Dessa forma, a música não é apenas um fenômeno cultural, mas também possui raízes biológicas profundas, aparentemente oferecendo uma vantagem evolutiva à nossa espécie.
A perspectiva empolgante de colocar o estudo das origens evolucionárias da musicalidade na vanguarda da pesquisa internacional está atualmente testemunhando um aumento no interesse.

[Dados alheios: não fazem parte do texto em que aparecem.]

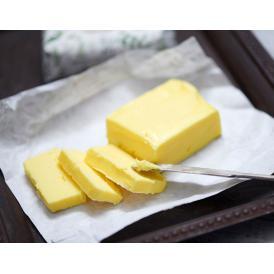 バター なかほら牧場 グラスフェッドバター 岩手県産 100g×10個セット 産地直送 冷蔵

Anteriormente relegado à mera especulação, esse campo explora os processos biológicos que foram colocados em movimento há milhões de anos, possivelmente moldando a natureza humana nos últimos milênios.
Apesar dos desafios impostos pelo fato de a música não fossilizar e de nosso cérebro musical não deixar vestígios físicos, uma mudança de paradigma ocorreu nas últimas décadas, direcionando o campo para a pesquisa empírica.
Juntamente com a psicologia e a neurociência, os domínios da biologia e da genômica agora oferecem kits de ferramentas eficazes para testar empiricamente as teorias sobre as origens da música nos dias atuais.
Consequentemente, a pesquisa sobre musicalidade está ganhando respeitabilidade, coerência e maturidade científicas.
A natureza outrora especulativa da pesquisa sobre as origens da musicalidade está dando lugar a uma abordagem mais concreta e cientificamente rigorosa, o que a torna um caminho empolgante e promissor para aqueles que investigam os mistérios da nossa evolução musical.
Henkjan Honing é professor de Cognição Musical na Universidade de Amsterdã, autor de “The Evolving Animal Orchestra: In Search of What Makes us Musical” e editor de “The Origins of Musicality“.
Este artigo foi republicado a partir de MIT Press. Leia o artigo original.